The problem:
Set out the rows below, from the first line through the line holding "Answer: (3) the", inclusive, as a Markdown table with the columns No. and Text. Give each line its number and omit blank lines.

Excerpted records:
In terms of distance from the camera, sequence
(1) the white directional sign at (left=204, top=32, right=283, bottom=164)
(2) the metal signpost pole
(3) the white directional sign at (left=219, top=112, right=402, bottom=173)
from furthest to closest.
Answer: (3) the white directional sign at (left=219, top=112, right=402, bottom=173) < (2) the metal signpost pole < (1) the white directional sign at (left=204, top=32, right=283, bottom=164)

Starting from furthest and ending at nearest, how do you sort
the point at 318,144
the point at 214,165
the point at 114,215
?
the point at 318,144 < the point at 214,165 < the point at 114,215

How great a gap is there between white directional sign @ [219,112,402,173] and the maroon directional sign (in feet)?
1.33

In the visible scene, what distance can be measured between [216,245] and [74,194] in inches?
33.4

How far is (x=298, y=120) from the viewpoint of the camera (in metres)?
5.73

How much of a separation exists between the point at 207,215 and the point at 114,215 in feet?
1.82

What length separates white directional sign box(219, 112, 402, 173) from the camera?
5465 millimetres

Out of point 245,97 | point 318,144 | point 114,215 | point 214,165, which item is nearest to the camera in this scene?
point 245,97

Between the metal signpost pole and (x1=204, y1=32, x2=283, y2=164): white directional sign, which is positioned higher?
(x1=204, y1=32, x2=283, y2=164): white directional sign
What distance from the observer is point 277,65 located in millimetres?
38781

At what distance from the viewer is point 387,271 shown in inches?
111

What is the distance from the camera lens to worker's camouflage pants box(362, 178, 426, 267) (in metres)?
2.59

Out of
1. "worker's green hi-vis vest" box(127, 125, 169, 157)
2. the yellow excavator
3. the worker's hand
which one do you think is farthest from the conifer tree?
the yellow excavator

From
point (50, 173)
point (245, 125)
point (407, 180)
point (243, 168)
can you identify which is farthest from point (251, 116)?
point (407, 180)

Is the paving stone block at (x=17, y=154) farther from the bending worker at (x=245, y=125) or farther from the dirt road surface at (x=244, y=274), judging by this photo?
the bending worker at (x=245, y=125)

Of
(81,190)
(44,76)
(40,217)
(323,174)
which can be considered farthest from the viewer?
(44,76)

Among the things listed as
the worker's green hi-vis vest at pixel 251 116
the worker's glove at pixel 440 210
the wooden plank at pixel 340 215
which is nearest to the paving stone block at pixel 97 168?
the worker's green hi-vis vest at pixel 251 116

Solution to the exercise:
| No. | Text |
|---|---|
| 1 | In terms of distance from the camera, sequence |
| 2 | (1) the white directional sign at (left=204, top=32, right=283, bottom=164) |
| 3 | (2) the metal signpost pole |
| 4 | (3) the white directional sign at (left=219, top=112, right=402, bottom=173) |
| 5 | from furthest to closest. |
| 6 | Answer: (3) the white directional sign at (left=219, top=112, right=402, bottom=173) < (2) the metal signpost pole < (1) the white directional sign at (left=204, top=32, right=283, bottom=164) |